Em conversa com a imprensa nesta segunda-feira (12), durante a entrega das chaves da Nova Rodoviária de Salvador, o senador reforçou que a escolha da data depende exclusivamente do presidente da Casa, Davi Alcolumbre (União Brasil-AP).
“Vou esperar voltar aos trabalhos em primeiro de fevereiro. Essa prerrogativa é do presidente David Alcolumbre. Na casa funciona assim, é ele que marca a sabatina. Tem o nome do Messias, tem o nome de membros do CNJ e CNMP para serem votados, mas repito, a decisão da data é dele. Eu creio, pela importância do cargo, que quando chegar fevereiro, não no dia primeiro ou 2, mas depois do Carnaval, ele deve marcar a sabatina e a votação", projetou o senador.
Ainda de acordo com Wagner, Messias segue trabalhando e acumulando votos para ser aprovado no Senado. Para a aprovaçao, são necessários pelo menos 41 votos dos 82 membros da Casa.

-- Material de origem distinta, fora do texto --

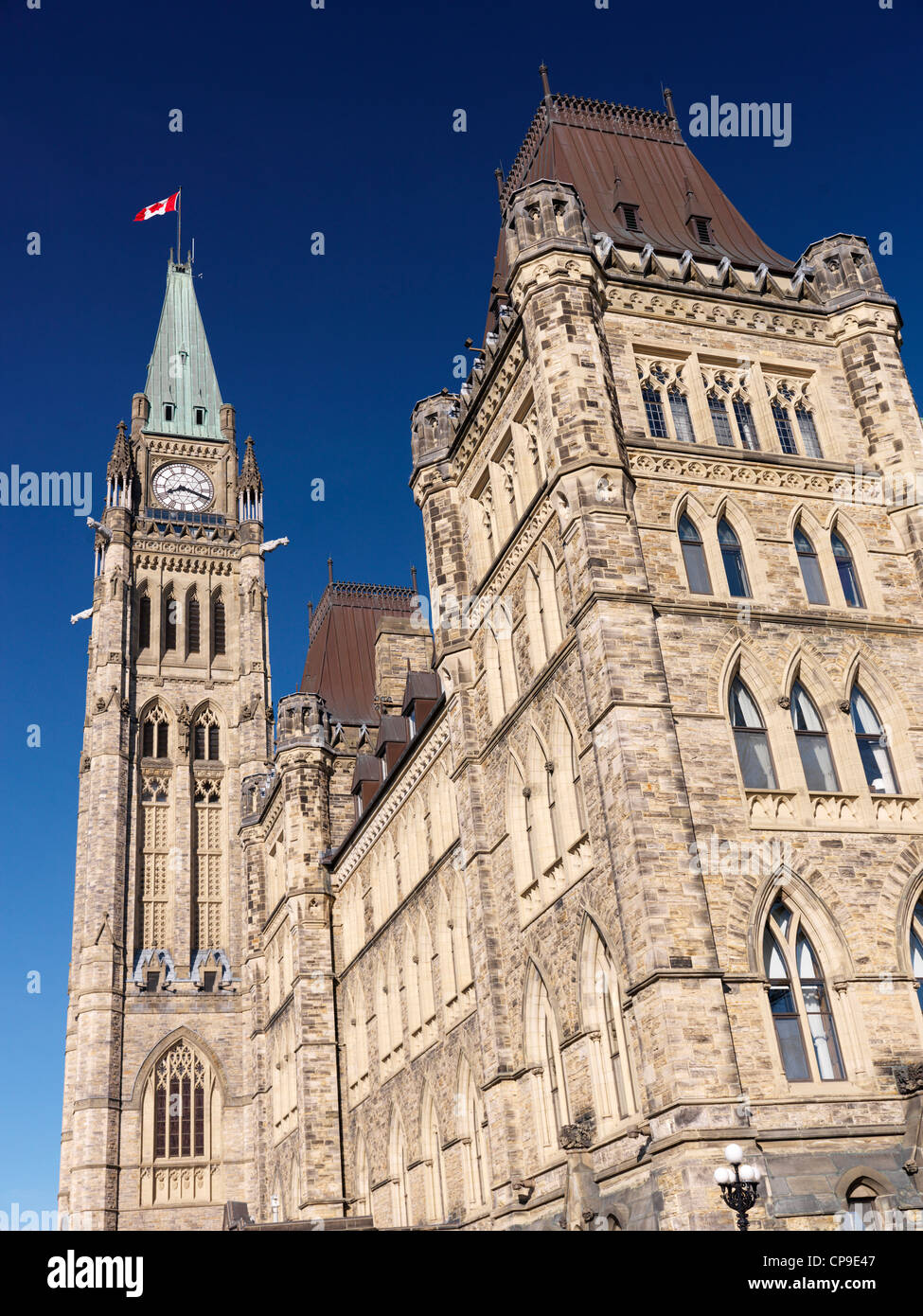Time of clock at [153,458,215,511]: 8:18
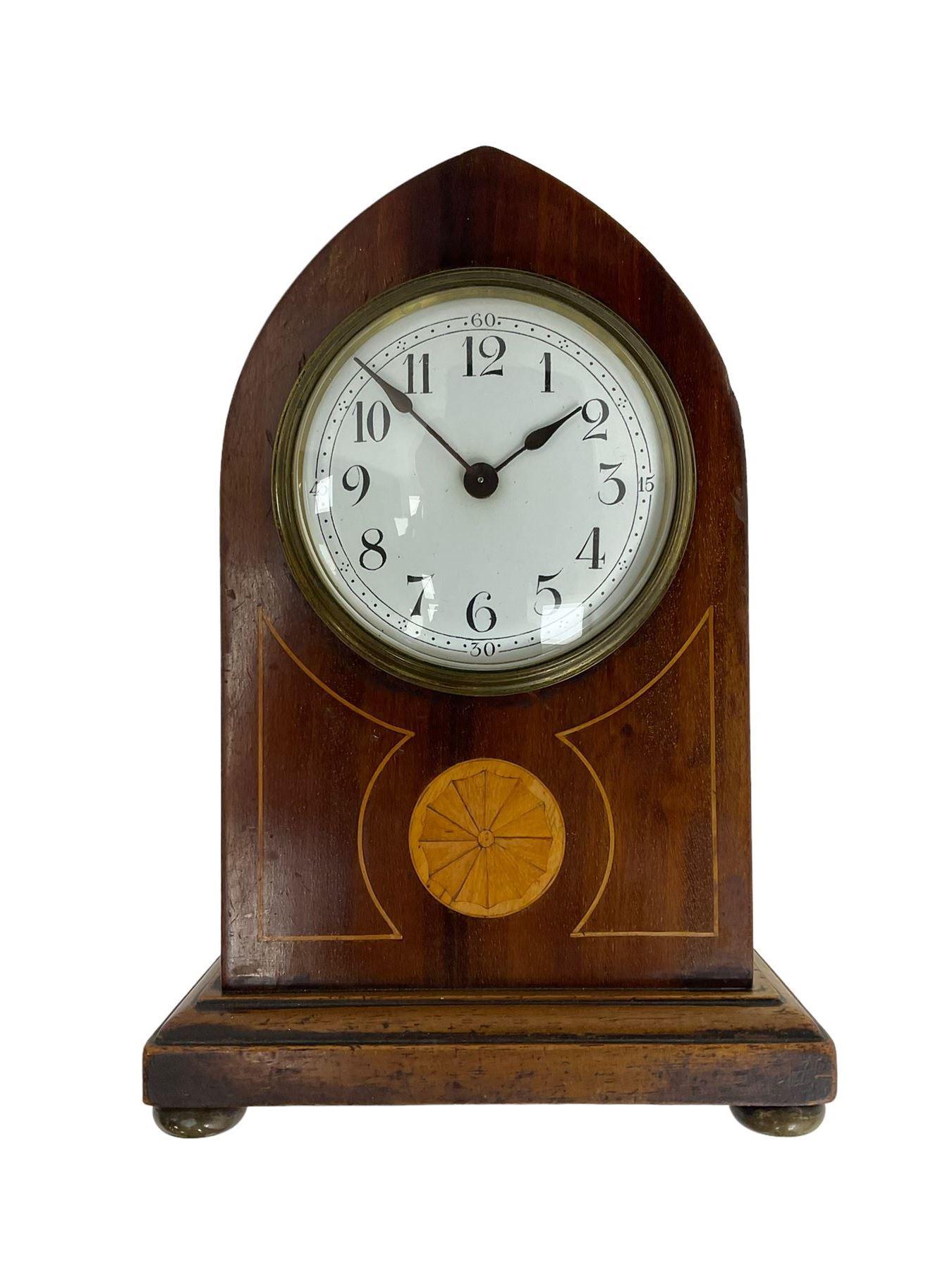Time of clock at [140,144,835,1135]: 1:52
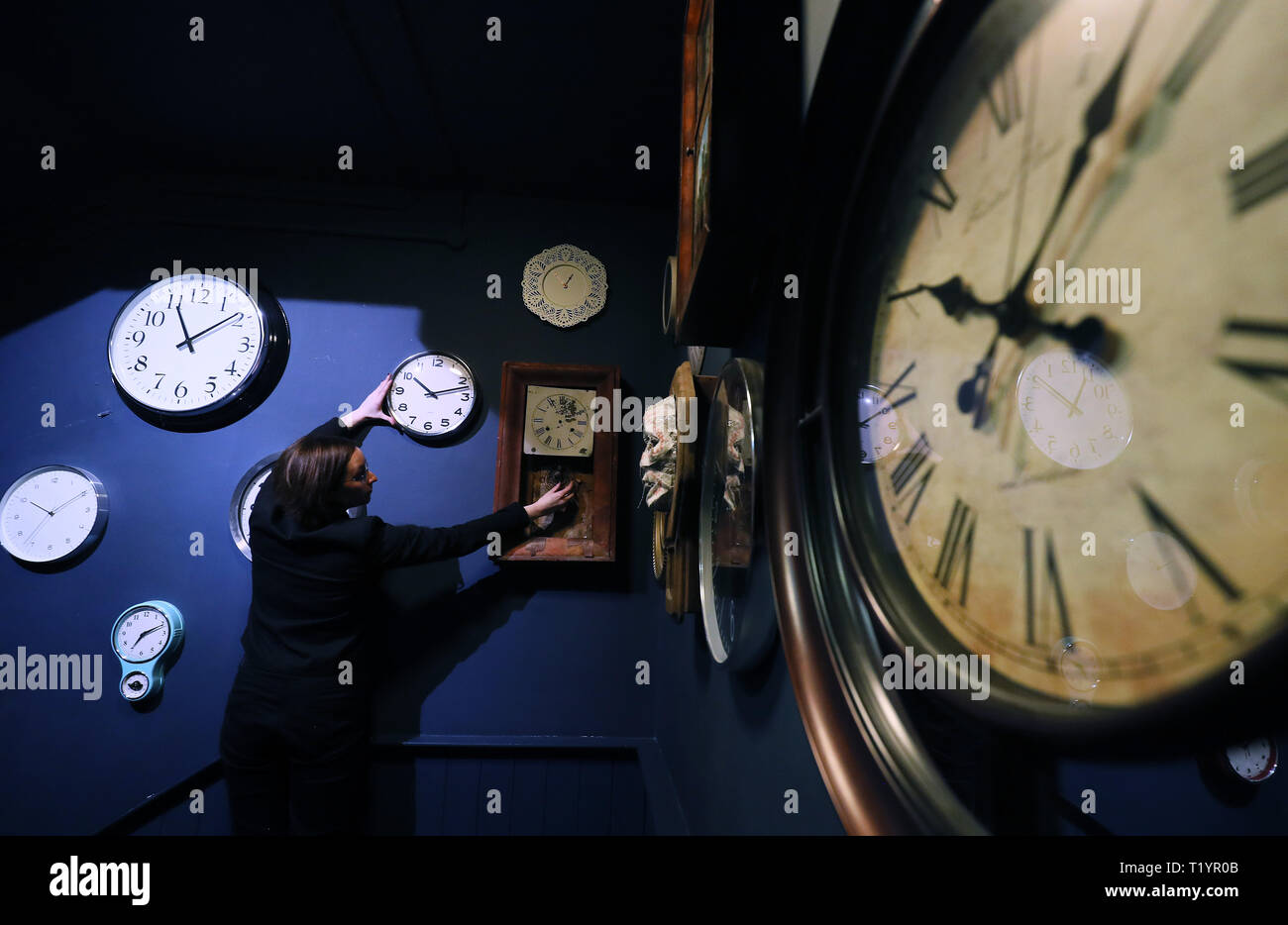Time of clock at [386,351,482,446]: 10:12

“Não é uma pessoa arestada, é uma pessoa que sempre recebeu todo mundo muito bem. Já passou por cargos importantes, já foi chefe do jurídico da presidente Dilma, trabalhou comigo no meu primeiro mandato de senador nos primeiros 4 anos, é super qualificado e também ganhou nesse papel que ele tá agora, ele é advogado-geral da União, e também ganhou a confiança do presidente. Então, é um nome forte”, afirmou.
BAIANO NO MJSP
Na ocasião, Jaques Wagner também negou a existência de qualquer tipo de pressão para a nomeação do ex-procurador-geral de Justiça da Bahia (PGJ-BA) por dois mandatos, Wellington César Lima e Silva, como substituto do ministro Ricardo Lewandowski no Ministério da Justiça e Segurança Pública (MJSP).
Em apuração nos bastidores, o BNEWS confirmou que o baiano não só está entre os favoritos, como conta com o endosso de figuras políticas de peso que dão tração à sua possível indicação.
No terceiro mandato de Lula, Wellington assumiu a chefia do setor jurídico da Casa Civil e atualmente é o responsável pelo jurídico da Petrobras.
“O nome de Wellington brota com uma certa naturalidade, agora campanha e articulação não tem, porque aí é a cabeça do presidente. Eu sei que eles se dão muito bem. Nesse tempo que ele trabalhou com o presidente, ele ganhou muita confiança do presidente, até intimidade. É portanto, realmente, um nome que se destaca. Mas eu não posso antecipar nada, porque aí é a decisão do presidente", pontuou.